Colombia. Archeologo italiano guida gli scavi della prima città spagnola del Sudamerica
Quello che sembra un antico molo acciottolato si alza dalla terra al ritmo del ticchettio delle pale contro le rocce. Questo è uno dei possibili ingressi fluviali a Santa María la Antigua del Darién, la prima città spagnola fondata sul suolo continentale americano nel 1510.

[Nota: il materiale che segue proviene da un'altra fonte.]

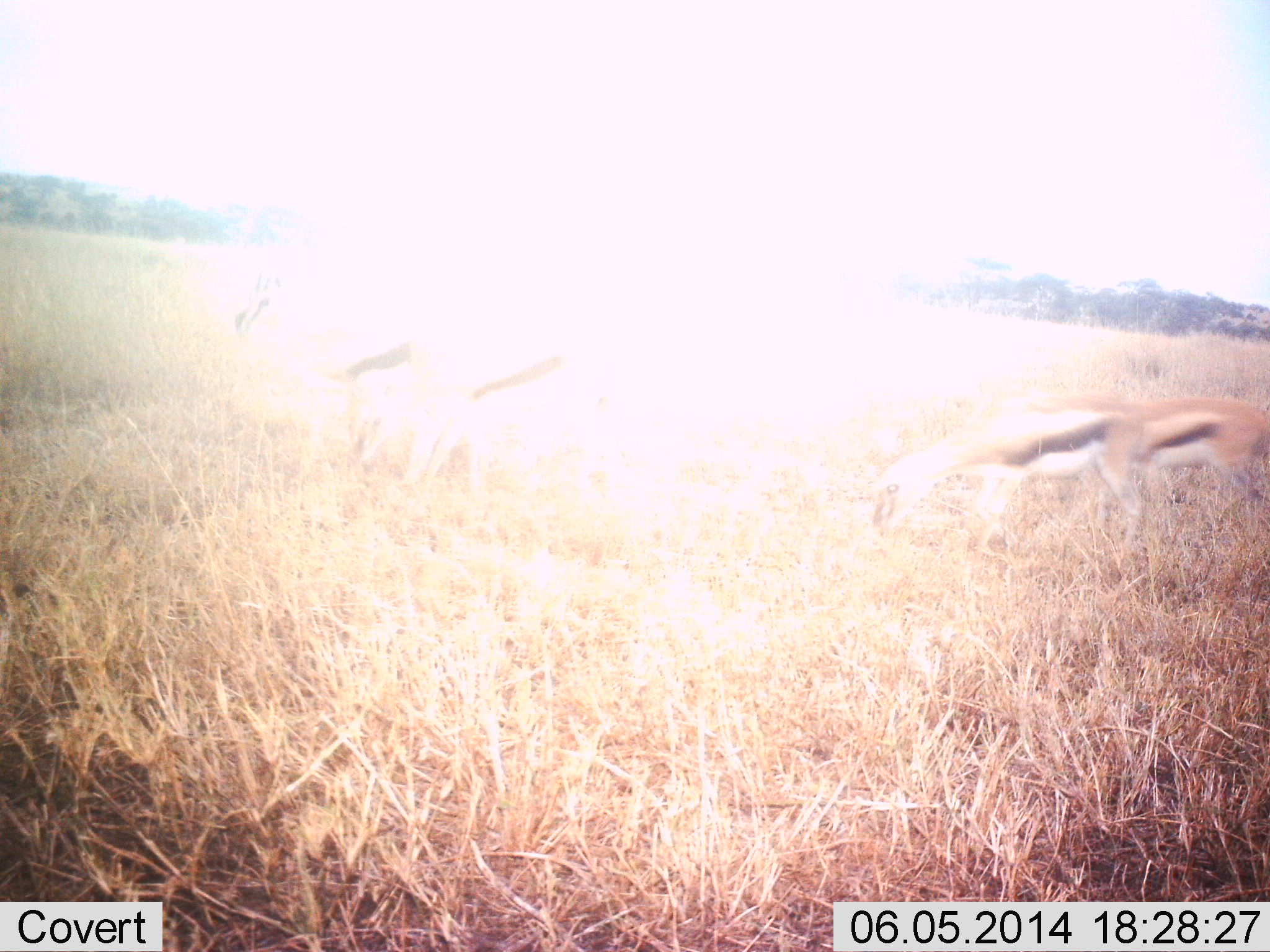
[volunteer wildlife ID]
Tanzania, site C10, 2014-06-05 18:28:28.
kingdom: Animalia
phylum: Chordata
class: Mammalia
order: Artiodactyla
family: Bovidae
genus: Eudorcas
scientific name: Eudorcas thomsonii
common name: thomson's gazelle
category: gazellethomsons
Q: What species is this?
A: Gazellethomsons (thomson's gazelle) (Eudorcas thomsonii).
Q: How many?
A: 4.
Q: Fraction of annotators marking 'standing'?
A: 45%.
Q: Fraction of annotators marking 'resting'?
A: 0%.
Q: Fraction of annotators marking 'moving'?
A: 18%.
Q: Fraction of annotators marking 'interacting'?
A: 0%.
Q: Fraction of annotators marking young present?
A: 0%.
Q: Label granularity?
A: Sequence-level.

Donne indigene, nere e contadine della comunità partecipano ai lavori di scavo sotto il comando dell’archeologo Alberto Sarcina, un italiano con stivali di gomma e cappello piatto che da un decennio ricostruisce la storia della prima capitale ispanica in terra indigena. Intorno c’è la fitta giungla del Darien che si estende fino a Panama.
“Mi piace trovare piccole cose che nemmeno uno sa fare (…) Immagino come sarebbe stato prima, che facevano la loro argilla e non dovevano comprarla. Erano molto ingegnosi,” Karen Suárez (28 anni), del popolo Embera, racconta dopo aver trovato ceramiche indigene sotto il vecchio molo.
Cristoforo Colombo arrivò per la prima volta sull’isola di Hispaniola (oggi Repubblica Dominicana e Haiti), credendo che fosse l’India, nel 1492. Da lì condusse spedizioni sulla terraferma e furono creati insediamenti effimeri, ma fu solo fino alla fondazione di questa città in cui è stato delineato il progetto di colonizzazione.
È uno di quei momenti «in cui la storia prende una svolta drammatica (…) c’è un prima e un dopo», spiega Sarcina, 55 anni.
“Qui comincia a svilupparsi quella che sarà la conquista dell’intero continente, qui inizia il genocidio indigeno (…) l’arrivo di popolazioni dall’Africa (…) il meticciato e la resistenza a quella conquista”, aggiunge il ricercatore dell’Africa Istituto Colombiano di Antropologia e Storia.
Sarcina visita il parco archeologico di circa 50 ettari, di cui 33 di città sotterranea. Canta, fischia e di tanto in tanto si china per raccogliere piastrelle, chiodi antichi o ceramiche delle comunità preispaniche espulse dagli spagnoli. Il territorio è un rubinetto aperto della storia di questa città durata 14 anni e che, nel suo periodo migliore, contava circa 5.000 abitanti.
La comunità riceve un compenso per gli scavi, l’ospitalità dei turisti nelle loro case o il restauro di pezzi da parte di esperti.